シルクロード見どころマップ
アルメニア イェレヴァン
イェレヴァンは現在のアルメニア共和国の首都で人口125万人。都市としての起源は古く、今から2,800年前のエレブニ城塞の建築まで遡るとされるが、実際にはそれ以前から集落はあったようだ。しかしイェレヴァンが現在のような形になったのは、第一次大戦前後の混乱の中で、アルメニア人の手に残っためぼしい町が唯一ここだけだったという偶然によるものだ。
歴史博物館
共和国広場に面した大きな建物。古代ウラルトゥの土器から現在に至るまでの、アルメニアの歴史に関わる品々が展示されている。ハチャトゥリアン博物館
バレエ組曲『ガイーヌ』など、現代音楽にカフカスの民族的要素を大胆に取り入れた作風で知られ、旧ソ連を代表する作曲家のアラム・ハチャトゥリアン(1906-1978)の邸宅跡。マテナダラン
アルメニアの書き言葉の歴史は、5世紀のメスロプ・マシュトツによるアルメニア文字の発明まで遡る。マテナダランとは、その頃から現在に至るまでの膨大な量の古文書を収集・分析するための研究機関であり、館内ではその一部を一般向けに展示している。アルメニア北部
聖アストヴァツァツィン修道院(セヴァン)
湖に細長く突き出た半島の先の部分にある修道院で、9世紀にムスリムの支配者に対し反乱を起こしたバグラット朝の王が建てた。ハガルツィン修道院(ディリジャン)
パムバク山脈の森林の中にある修道院。建物はいずれも11〜13世紀の建築で、最も大きなスルブ・アストヴァツァツィン(聖母)教会(1281)、隣りのスルブ・グリゴル教会(1071)とその僧院(1248)からなる。サナヒン修道院(アラヴェルディ)
10世紀頃に建てられた修道院。当時この地域を支配していたタシル・ツォラグト朝の庇護の下で発展し、最盛期の11世紀にはハグパット修道院と合わせて約500人の修道僧がいた。
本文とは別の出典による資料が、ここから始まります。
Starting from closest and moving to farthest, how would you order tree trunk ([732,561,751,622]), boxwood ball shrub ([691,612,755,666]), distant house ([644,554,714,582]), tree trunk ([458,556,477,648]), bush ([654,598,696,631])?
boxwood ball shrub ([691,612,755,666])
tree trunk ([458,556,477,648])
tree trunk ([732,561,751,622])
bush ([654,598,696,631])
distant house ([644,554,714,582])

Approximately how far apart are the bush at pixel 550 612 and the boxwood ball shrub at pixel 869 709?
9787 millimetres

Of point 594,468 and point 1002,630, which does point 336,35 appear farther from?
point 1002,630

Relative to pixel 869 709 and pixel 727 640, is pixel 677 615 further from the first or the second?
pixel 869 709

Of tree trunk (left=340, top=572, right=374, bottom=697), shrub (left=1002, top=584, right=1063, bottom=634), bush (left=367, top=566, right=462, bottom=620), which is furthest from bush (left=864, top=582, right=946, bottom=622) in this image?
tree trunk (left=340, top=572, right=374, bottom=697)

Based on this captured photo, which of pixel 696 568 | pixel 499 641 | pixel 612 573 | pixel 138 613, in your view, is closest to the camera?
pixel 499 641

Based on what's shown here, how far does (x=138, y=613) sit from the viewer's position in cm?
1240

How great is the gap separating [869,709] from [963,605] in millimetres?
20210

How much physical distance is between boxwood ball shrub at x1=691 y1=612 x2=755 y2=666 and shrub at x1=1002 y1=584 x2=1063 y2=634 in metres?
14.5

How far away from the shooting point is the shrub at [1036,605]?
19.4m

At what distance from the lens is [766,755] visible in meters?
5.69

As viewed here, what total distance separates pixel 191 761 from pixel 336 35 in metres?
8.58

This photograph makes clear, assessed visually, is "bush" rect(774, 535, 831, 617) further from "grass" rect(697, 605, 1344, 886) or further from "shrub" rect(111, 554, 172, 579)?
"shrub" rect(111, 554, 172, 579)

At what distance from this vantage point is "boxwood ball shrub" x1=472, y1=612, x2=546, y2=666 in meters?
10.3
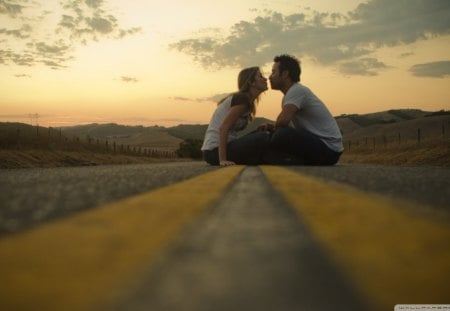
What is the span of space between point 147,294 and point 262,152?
8.04 m

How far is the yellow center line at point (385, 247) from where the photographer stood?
0.85m

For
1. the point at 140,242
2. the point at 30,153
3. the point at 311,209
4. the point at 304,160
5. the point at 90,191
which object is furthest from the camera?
the point at 30,153

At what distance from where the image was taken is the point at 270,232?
4.84 feet

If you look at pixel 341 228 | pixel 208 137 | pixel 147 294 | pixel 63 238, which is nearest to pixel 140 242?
pixel 63 238

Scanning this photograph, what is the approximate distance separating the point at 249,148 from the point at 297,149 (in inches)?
38.5

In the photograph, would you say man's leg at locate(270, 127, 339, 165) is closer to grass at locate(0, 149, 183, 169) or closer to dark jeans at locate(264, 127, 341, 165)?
dark jeans at locate(264, 127, 341, 165)

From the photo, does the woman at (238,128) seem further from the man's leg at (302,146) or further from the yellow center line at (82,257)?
the yellow center line at (82,257)

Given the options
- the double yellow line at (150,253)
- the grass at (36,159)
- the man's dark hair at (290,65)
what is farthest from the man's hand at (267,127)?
the grass at (36,159)

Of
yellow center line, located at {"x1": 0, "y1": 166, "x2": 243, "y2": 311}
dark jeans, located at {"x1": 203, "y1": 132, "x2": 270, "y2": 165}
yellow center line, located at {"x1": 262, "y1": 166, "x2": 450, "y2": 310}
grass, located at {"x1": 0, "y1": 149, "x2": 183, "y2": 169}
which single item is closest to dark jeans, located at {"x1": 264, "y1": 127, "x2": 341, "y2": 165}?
dark jeans, located at {"x1": 203, "y1": 132, "x2": 270, "y2": 165}

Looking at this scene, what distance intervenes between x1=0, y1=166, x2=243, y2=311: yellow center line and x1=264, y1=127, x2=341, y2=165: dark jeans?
20.1 feet

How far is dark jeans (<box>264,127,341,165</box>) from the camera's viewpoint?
26.7ft

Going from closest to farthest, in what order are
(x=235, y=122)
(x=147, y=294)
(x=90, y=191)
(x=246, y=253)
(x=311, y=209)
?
1. (x=147, y=294)
2. (x=246, y=253)
3. (x=311, y=209)
4. (x=90, y=191)
5. (x=235, y=122)

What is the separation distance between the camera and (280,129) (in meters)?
8.16

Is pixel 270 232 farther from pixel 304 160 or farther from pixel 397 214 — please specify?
pixel 304 160
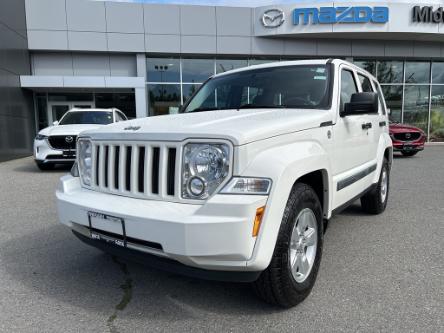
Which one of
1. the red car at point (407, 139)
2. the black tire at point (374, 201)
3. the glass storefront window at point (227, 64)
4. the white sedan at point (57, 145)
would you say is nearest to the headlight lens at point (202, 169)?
the black tire at point (374, 201)

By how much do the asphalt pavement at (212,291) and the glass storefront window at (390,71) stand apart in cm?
1664

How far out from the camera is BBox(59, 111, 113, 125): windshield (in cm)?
1041

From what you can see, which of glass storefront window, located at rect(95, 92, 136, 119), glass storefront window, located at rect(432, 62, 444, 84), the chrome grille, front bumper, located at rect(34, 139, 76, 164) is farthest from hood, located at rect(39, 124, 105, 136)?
glass storefront window, located at rect(432, 62, 444, 84)

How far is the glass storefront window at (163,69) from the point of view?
1742cm

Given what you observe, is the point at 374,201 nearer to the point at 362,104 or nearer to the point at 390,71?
the point at 362,104

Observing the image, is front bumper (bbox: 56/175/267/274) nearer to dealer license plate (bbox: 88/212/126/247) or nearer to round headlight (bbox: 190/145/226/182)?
dealer license plate (bbox: 88/212/126/247)

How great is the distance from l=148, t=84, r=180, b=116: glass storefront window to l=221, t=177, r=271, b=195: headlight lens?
15.8 m

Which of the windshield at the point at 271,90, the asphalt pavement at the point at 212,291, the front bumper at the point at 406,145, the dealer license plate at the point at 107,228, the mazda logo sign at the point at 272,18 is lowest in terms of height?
the asphalt pavement at the point at 212,291

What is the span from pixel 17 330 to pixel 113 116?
879 cm

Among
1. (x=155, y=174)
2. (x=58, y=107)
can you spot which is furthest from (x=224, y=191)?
(x=58, y=107)

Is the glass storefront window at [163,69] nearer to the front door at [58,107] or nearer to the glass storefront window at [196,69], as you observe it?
the glass storefront window at [196,69]

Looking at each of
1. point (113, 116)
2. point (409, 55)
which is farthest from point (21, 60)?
point (409, 55)

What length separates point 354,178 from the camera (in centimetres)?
379

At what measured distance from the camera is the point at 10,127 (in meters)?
14.5
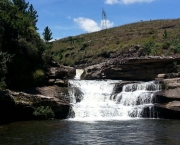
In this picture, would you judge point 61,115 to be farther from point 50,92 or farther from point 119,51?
point 119,51

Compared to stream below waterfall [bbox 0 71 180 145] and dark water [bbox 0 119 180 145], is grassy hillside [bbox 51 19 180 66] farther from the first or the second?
dark water [bbox 0 119 180 145]

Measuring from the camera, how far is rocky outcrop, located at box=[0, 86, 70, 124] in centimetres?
3100

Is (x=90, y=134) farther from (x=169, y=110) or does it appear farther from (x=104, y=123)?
(x=169, y=110)

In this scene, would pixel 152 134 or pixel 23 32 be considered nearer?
pixel 152 134

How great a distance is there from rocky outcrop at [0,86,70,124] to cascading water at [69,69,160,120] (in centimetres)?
163

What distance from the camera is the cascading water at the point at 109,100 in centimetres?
3366

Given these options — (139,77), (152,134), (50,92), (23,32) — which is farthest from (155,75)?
(152,134)

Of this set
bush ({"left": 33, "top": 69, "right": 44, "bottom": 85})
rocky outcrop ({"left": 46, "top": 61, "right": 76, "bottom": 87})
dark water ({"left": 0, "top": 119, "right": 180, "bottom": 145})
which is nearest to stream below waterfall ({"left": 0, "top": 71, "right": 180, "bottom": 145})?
dark water ({"left": 0, "top": 119, "right": 180, "bottom": 145})

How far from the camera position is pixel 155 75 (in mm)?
44750

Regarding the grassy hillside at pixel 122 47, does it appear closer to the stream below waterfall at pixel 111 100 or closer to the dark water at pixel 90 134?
the stream below waterfall at pixel 111 100

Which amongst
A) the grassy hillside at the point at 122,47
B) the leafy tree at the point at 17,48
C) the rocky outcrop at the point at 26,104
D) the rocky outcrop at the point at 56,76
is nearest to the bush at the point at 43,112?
the rocky outcrop at the point at 26,104

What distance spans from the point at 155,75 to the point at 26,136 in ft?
88.8

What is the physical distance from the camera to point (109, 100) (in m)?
37.7

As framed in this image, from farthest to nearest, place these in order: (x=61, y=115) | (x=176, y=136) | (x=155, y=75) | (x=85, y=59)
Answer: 1. (x=85, y=59)
2. (x=155, y=75)
3. (x=61, y=115)
4. (x=176, y=136)
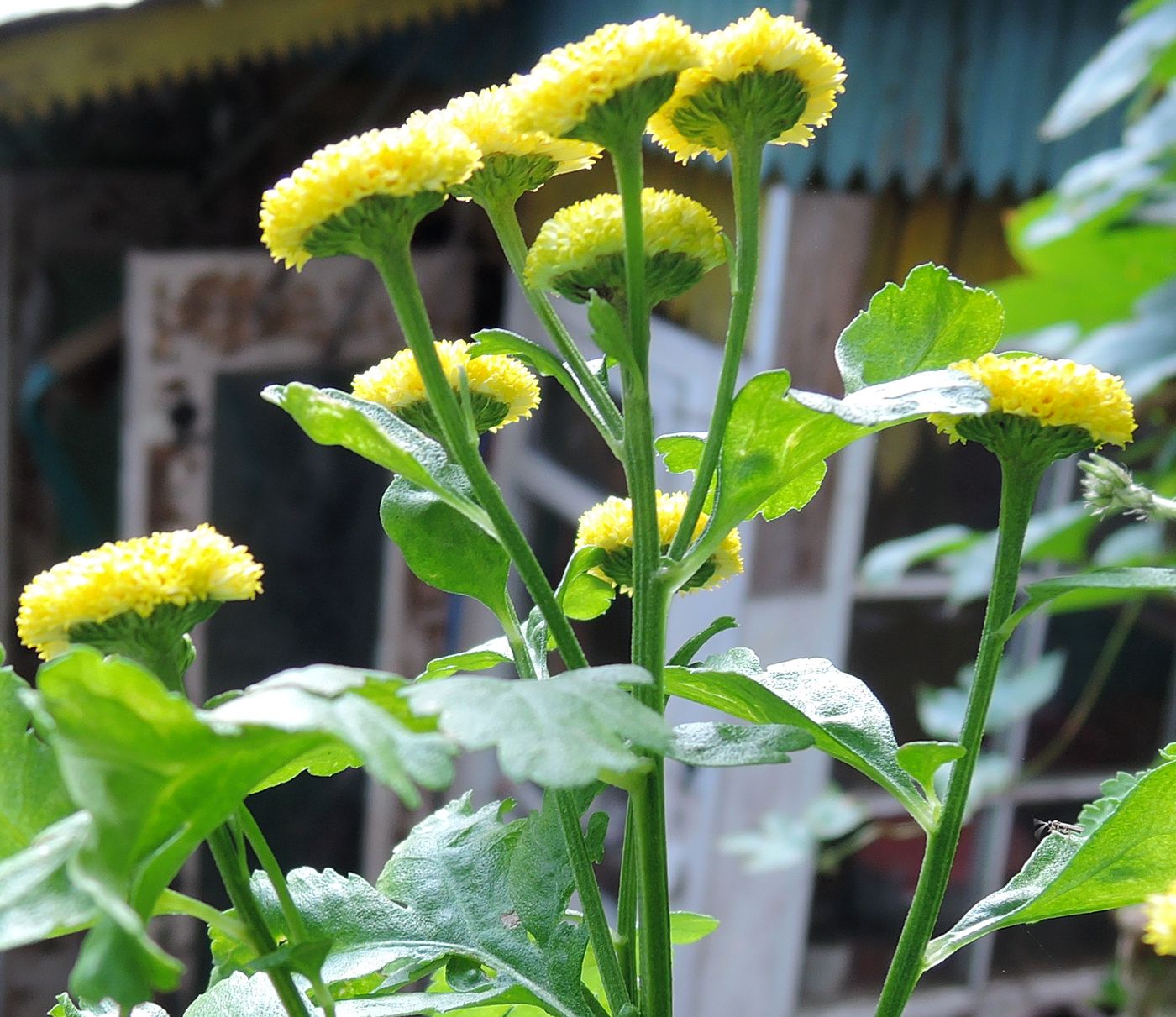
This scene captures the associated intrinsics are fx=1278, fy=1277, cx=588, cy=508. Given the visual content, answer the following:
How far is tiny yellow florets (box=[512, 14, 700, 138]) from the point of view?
Result: 0.23m

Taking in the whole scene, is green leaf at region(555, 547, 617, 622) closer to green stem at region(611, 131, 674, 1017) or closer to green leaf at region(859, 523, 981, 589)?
green stem at region(611, 131, 674, 1017)

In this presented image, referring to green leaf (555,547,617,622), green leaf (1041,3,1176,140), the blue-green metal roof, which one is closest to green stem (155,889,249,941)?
green leaf (555,547,617,622)

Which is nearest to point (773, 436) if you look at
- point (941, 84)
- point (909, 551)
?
point (909, 551)

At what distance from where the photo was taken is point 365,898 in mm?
275

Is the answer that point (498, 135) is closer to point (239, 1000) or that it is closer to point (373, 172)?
point (373, 172)

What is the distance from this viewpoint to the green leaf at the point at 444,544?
287 mm

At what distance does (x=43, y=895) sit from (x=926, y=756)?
165 millimetres

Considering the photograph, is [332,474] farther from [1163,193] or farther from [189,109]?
[1163,193]

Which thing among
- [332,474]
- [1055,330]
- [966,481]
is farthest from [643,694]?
[332,474]

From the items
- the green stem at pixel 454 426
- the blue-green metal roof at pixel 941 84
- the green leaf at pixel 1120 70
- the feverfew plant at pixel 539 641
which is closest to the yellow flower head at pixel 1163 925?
the feverfew plant at pixel 539 641

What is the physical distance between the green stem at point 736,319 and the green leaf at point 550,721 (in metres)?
0.05

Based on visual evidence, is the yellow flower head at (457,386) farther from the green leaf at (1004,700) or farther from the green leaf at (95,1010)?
the green leaf at (1004,700)

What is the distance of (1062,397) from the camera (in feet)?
0.85

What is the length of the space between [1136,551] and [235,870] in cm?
110
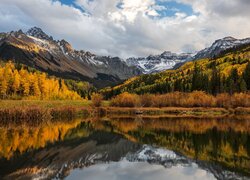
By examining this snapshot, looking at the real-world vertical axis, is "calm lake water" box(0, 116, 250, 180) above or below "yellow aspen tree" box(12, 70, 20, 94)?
below

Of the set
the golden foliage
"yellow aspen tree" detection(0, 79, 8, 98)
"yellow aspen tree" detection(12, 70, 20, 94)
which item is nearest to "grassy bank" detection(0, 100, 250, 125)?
"yellow aspen tree" detection(0, 79, 8, 98)

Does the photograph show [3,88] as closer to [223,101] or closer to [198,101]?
[198,101]

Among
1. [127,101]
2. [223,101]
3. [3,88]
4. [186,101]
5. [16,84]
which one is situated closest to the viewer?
[3,88]

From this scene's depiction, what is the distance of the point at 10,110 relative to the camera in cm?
7850

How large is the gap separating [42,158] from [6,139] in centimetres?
1571

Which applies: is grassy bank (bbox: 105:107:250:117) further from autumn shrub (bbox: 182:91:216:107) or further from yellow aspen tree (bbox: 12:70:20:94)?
yellow aspen tree (bbox: 12:70:20:94)

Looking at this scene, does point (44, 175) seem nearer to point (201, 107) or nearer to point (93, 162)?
point (93, 162)

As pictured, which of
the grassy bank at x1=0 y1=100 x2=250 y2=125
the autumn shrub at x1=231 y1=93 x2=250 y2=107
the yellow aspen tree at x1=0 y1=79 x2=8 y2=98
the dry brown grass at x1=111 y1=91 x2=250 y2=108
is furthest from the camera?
the dry brown grass at x1=111 y1=91 x2=250 y2=108

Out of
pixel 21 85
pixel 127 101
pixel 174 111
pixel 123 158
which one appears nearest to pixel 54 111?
pixel 174 111

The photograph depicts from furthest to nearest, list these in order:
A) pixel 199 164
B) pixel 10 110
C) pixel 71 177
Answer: pixel 10 110 < pixel 199 164 < pixel 71 177

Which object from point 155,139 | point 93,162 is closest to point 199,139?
point 155,139

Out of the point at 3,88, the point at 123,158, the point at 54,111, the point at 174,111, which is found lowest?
the point at 123,158

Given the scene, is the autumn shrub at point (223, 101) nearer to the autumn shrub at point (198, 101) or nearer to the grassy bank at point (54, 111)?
the autumn shrub at point (198, 101)

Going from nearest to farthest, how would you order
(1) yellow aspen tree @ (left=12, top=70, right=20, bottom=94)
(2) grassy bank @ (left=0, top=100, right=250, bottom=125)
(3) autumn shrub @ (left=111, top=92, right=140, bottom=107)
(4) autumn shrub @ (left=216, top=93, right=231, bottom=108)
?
(2) grassy bank @ (left=0, top=100, right=250, bottom=125) → (4) autumn shrub @ (left=216, top=93, right=231, bottom=108) → (1) yellow aspen tree @ (left=12, top=70, right=20, bottom=94) → (3) autumn shrub @ (left=111, top=92, right=140, bottom=107)
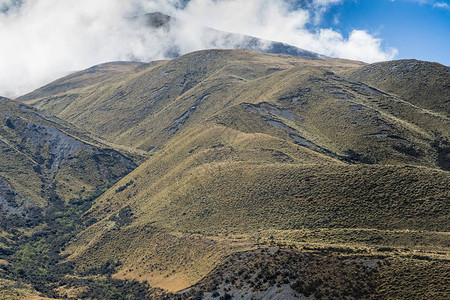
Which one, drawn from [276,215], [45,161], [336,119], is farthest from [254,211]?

13世紀のモンゴルの侵入まで、中世アルメニアにおける学芸の中心地の一つとしてその名が知られた。ナゴルノ・カラバフ
ナゴルノ・カラバフはロシア語で「山がちなカラバフ」という意味。カラバフの語源はアゼルバイジャン語の「黒い果樹園(ガラ・バグ)」で、その名の通り黒土の肥沃な土地である。住民の大半がアルメニア系であるにもかかわらず、ソ連時代はアゼルバイジャン内の自治州だった地域。
「われらの山」像
山岳地帯にすむカラバフの男女をイメージしたもので、新生ナゴルノ・カラバフ共和国のシンボルとして、国章にも使われている。ガンジャサール修道院
13世紀建立の修道院。この地域を支配していたハチェン朝のアサン・ジャラリアン王が1238年に教会部分を完成させ、その后であるマムカンにより残りの部分が完成した。